Files Controller¶
Data controller Practically unchanged from the original code in biomed-client library. Methods renamed from data to files, and some minor changes in the code to adapt it to use a single file-service. Merged with the original separated tools.py file from the same directory into the same file.
- class genomcore.controllers.files.FilesController(*args, **kwargs)¶
Bases:
BaseControllerData controller to interact with data section of the API
- _idproject¶
If set, applies idproject filter to any call that accepts filters
- Type:
int
- _idactor¶
If set, applies idactor filter to any call that accepts filters
- Type:
int
- static _format_extensions(allowed_extensions: List[str]) List[str]¶
Transform all extensions to lowercase and add a dot prefix if they don’t start with a dot.
It checks if the string does not start with a dot: in that case, it adds the dot and appends the extension to the returned list.
In case it starts with a dot, it checks with a regex that it does not have more than one dot: if it does, it raises an error; if it doesn’t, it adds the extension to the list that will be returned.
- is_alive() str¶
- _is_valid_extension(local_path: str, allowed_extensions: List[str], allowed_secondary_extensions: List[str])¶
Returns True/False depending on whether file extension is valid or not.

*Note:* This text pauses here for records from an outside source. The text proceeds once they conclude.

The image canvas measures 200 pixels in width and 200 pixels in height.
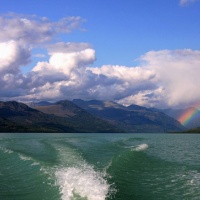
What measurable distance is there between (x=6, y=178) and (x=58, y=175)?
760 cm

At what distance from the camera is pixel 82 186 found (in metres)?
33.3

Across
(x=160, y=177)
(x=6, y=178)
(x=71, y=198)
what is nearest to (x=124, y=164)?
(x=160, y=177)

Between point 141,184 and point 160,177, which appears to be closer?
point 141,184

It takes the 1st primary extension with the 1st secondary extension, the 2nd primary extension with the 2nd secondary extension, and so on, then it checks for each combination if a valid extension has been found.
Finally, it stores those True/False checks in a list called valid_files and at the end it returns True if any of the elements in that list is True, meaning the file is valid for at least one of the conditions.

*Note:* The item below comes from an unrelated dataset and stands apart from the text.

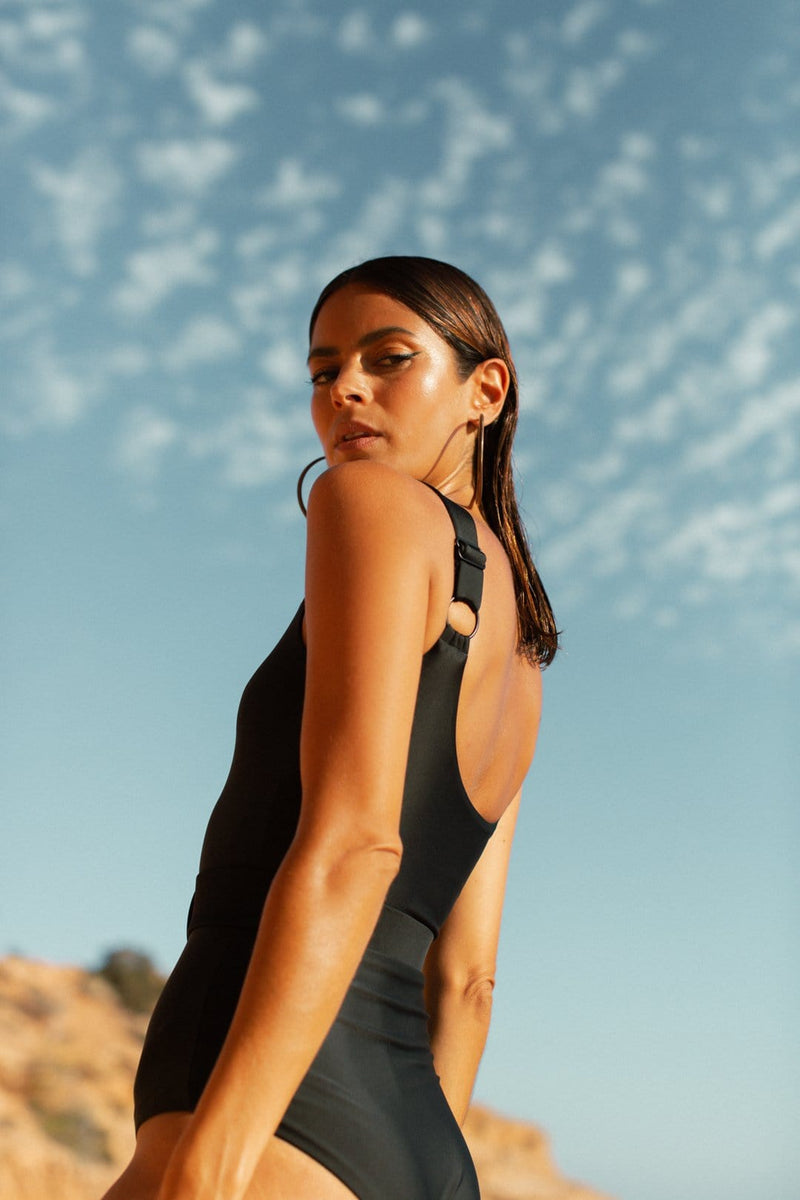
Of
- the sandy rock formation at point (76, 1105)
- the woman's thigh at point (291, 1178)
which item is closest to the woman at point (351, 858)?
the woman's thigh at point (291, 1178)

- _check_extensions(local_datas: List[LocalData], allowed_extensions: List[str], allowed_secondary_extensions: List[str])¶
Get a list of LocalData objects and check for each of them if its local_path extension is valid.
Raise an InvalidFileExtension at the first check that fails.
When entering this function, we already checked that allowed_extensions is not an empty list.
Warning
If any value in allowed_secondary_extensions is “null” or “.null”, it means that the file should end with the value given in its respective allowed_extensions element.
- unfold(iddata: str) List[UnfoldedData]¶
Return the unfolded data entries for a given iddata.
If the data ID is a Biomed directory, it will be the list of Data corresponding to said directory and its contents (files and subdirectories).
If it’s a Biomed directory from Public and it’s mounted, the returned list contains only the Biomed mounted folder.
If it’s a Biomed file, it will be a list of Data with just an entry with the file.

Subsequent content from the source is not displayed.